>> Start

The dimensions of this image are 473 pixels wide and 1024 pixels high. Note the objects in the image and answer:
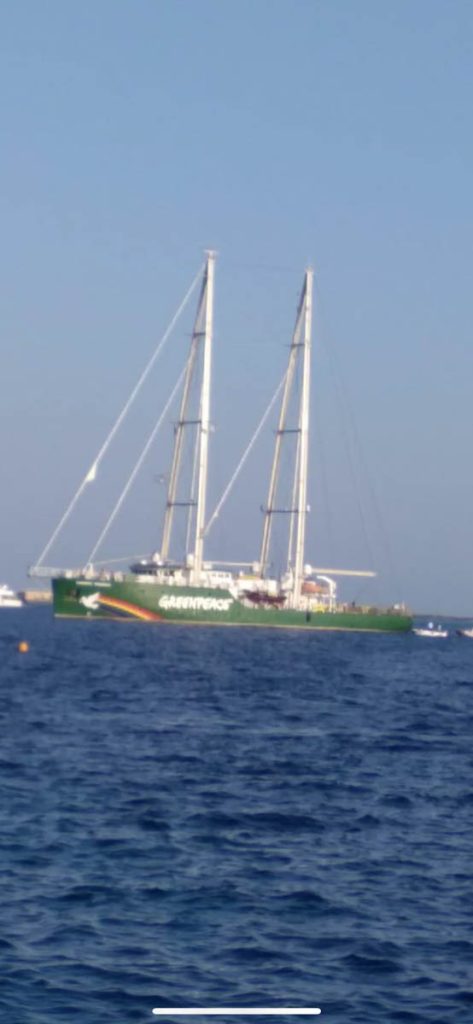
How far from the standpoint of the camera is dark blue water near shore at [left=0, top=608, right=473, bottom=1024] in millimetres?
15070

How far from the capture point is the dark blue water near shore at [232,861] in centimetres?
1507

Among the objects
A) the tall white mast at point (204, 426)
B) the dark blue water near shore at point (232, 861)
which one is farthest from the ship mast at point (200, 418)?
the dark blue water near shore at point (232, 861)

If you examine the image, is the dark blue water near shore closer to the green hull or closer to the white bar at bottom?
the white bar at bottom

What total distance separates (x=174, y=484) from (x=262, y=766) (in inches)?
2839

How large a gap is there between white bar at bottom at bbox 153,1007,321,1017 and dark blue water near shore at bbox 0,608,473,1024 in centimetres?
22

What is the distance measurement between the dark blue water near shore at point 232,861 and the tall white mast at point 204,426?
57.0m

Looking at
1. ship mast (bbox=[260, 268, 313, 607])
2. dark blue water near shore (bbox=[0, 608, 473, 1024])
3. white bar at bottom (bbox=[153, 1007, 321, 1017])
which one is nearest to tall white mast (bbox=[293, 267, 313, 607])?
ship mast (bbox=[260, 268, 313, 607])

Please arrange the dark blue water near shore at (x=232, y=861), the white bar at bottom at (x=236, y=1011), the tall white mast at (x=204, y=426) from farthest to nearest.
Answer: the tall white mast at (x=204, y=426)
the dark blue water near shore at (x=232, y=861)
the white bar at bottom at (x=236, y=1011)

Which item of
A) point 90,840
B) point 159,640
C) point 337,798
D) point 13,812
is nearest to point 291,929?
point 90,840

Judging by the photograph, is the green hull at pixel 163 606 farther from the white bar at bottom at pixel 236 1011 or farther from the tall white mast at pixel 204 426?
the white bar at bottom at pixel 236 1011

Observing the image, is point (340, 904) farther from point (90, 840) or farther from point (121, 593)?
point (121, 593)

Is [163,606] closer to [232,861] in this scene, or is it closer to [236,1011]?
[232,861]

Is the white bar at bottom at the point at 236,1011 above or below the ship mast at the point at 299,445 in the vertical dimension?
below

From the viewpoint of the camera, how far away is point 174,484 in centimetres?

>> End

» **Your task**
Reproduce every line of the data from the line containing "Observing the image, is" through the end of the data, and move each coordinate in the answers by adding 103 to it.

» **Written reply**
Observing the image, is point (340, 904) farther from point (90, 840) or farther from point (121, 593)?
point (224, 696)

Is [163,606] closer to [232,861] in this scene, or is it closer to [236,1011]?
[335,964]

Is the white bar at bottom at the point at 236,1011 above or below the ship mast at the point at 299,445 in the vertical dimension?
below

From the viewpoint of the camera, how far away is point 174,484 in centimetres?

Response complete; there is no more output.